--- PARTS OF THE EXERCISE ---
**1.** List every command-line option name (the parts beginning with a hyphen, without their values) that the operations report mentions.
**2.** According to the operations report, how many file servers rebooted during the power cut at PSI?
**3.** Translate this sentence from the operations report into Spanish: "Eventually I tweaked the PhEDEx script to bypass all these bugs."
READING PASSAGE START
Upgraded the PSI PhEDEx from SL5 to SL6

Lot of issues here due to the poor QA of the latest SRM client SRM client 2.10.7 (rpm)
The implicit X509 Proxy Delegation requested to copy files between 2 remote SRM endpoint ( e.g. from CSCS to PSI ) doesn't work if one uses the -copyjobfile option, like PhEDEx does ; dCache team acknowledged this bug

Also this is a bug :

$ srmls -debug=false -x509_user_proxy=/home/phedex/gridcert/proxy.cert -retry_num=0 'srm://t3se01.psi.ch:8443/srm/managerv2?SFN=/pnfs/psi.ch/cms/trivcat/store/mc/RunIIWinter15GS/RSGravToWWToLNQQ_kMpl01_M-4000_TuneCUETP8M1_13TeV-pythia8/GEN-SIM/MCRUN2_71_V1-v1/10000/2898A22B-62B0-E411-B1D4-002590D600EE.root' srm client error: java.lang.IllegalArgumentException: Multiple entries with same key: x509_user_proxy=/home/phedex/gridcert/proxy.cert and x509_user_proxy=/tmp/x509up_u205

Same here :

$ srm-advisory-delete -x509_user_proxy=${X509_USER_PROXY} -retry_num=0 srm client error: java.lang.IllegalArgumentException: Multiple entries with same key: x509_user_proxy=-retry_num=0 and x509_user_proxy=/tmp/x509up_u205

Eventually I tweaked the PhEDEx script to bypass all these bugs. Just for Daniel my FileDownloadDelete and FileDownloadSRMVerify corrections

Power cut at PSI
- My 1st power cut since 2011 ; 4 file servers rebooted, T3 users in panic mode ; luckily fixed without data lost
CMS Space Monitoring Project for CSCS ; Daniel is going to follow this task
- Task details
- Currently CSCS is in error concerning this task
- I made for PSI a dCache query related to this task https://bitbucket.org/fabio79ch/pnfs_space_usage_by_creation_time/wiki/Home ; CSCS might publish it on its website too

UNIBE-LHEP

Operations
- Mainly stable operation on both clusters (yet at about half capacity)
READING PASSAGE END
RECORDS SUPPLIED START
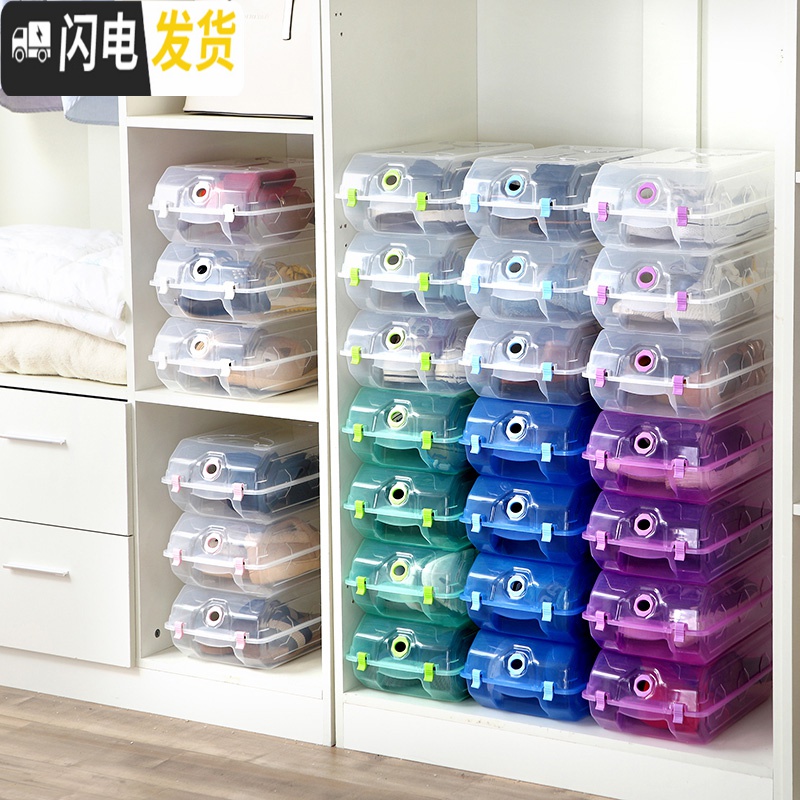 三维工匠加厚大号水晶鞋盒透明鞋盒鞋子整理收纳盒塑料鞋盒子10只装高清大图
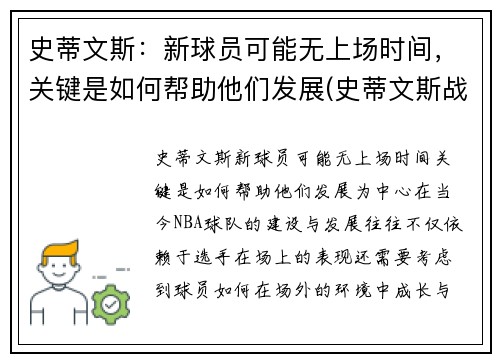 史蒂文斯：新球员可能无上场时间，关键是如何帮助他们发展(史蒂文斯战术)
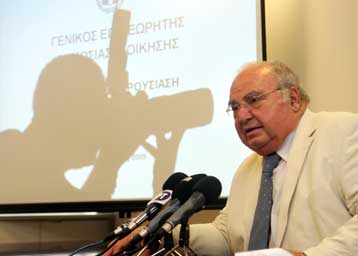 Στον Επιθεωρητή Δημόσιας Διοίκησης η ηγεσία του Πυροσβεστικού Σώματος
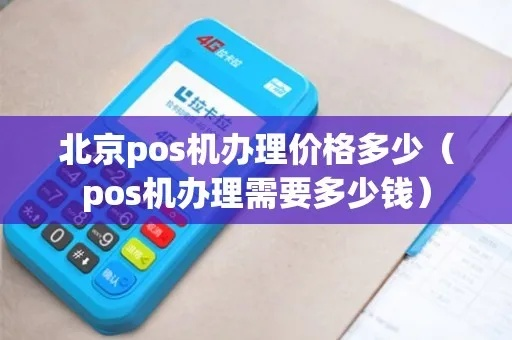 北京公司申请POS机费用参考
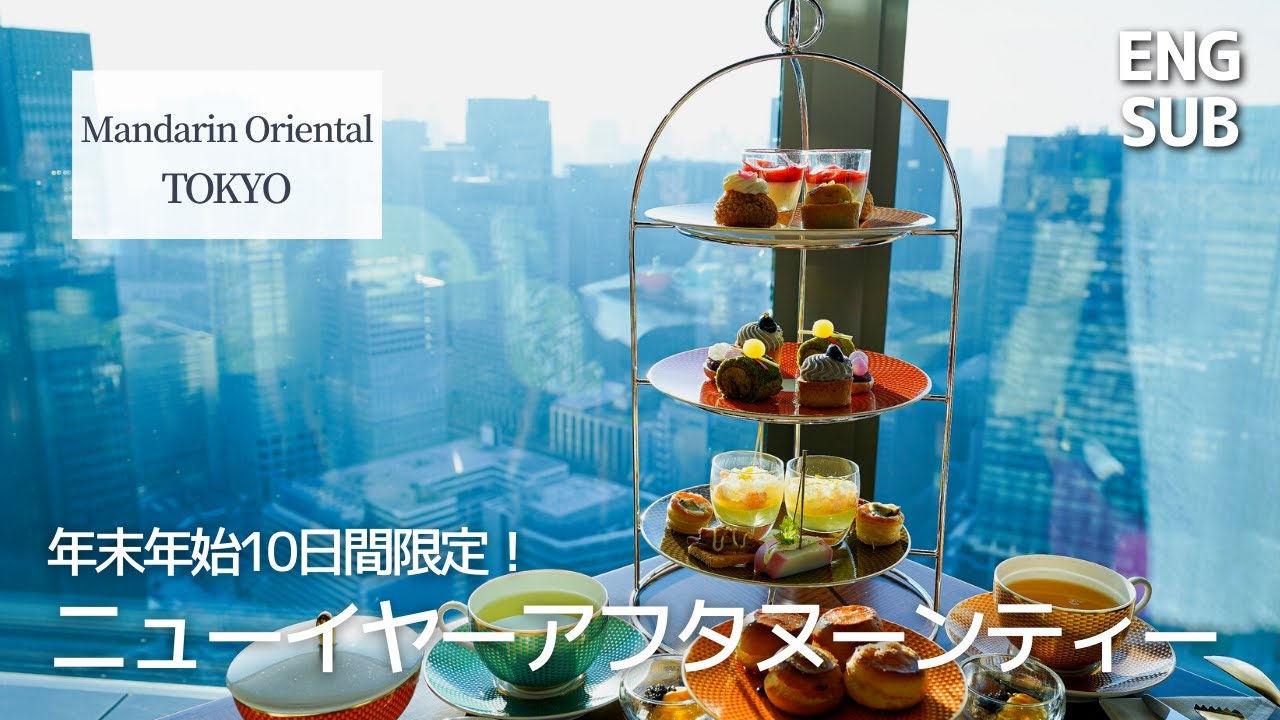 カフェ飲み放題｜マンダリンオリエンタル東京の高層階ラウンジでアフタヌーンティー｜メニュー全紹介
RECORDS SUPPLIED END
--- RESPONSES ---
**1.**
-copyjobfile
-debug
-x509_user_proxy
-retry_num

**2.** Four file servers rebooted.

**3.** Al final modifiqué el script de PhEDEx para sortear todos estos errores.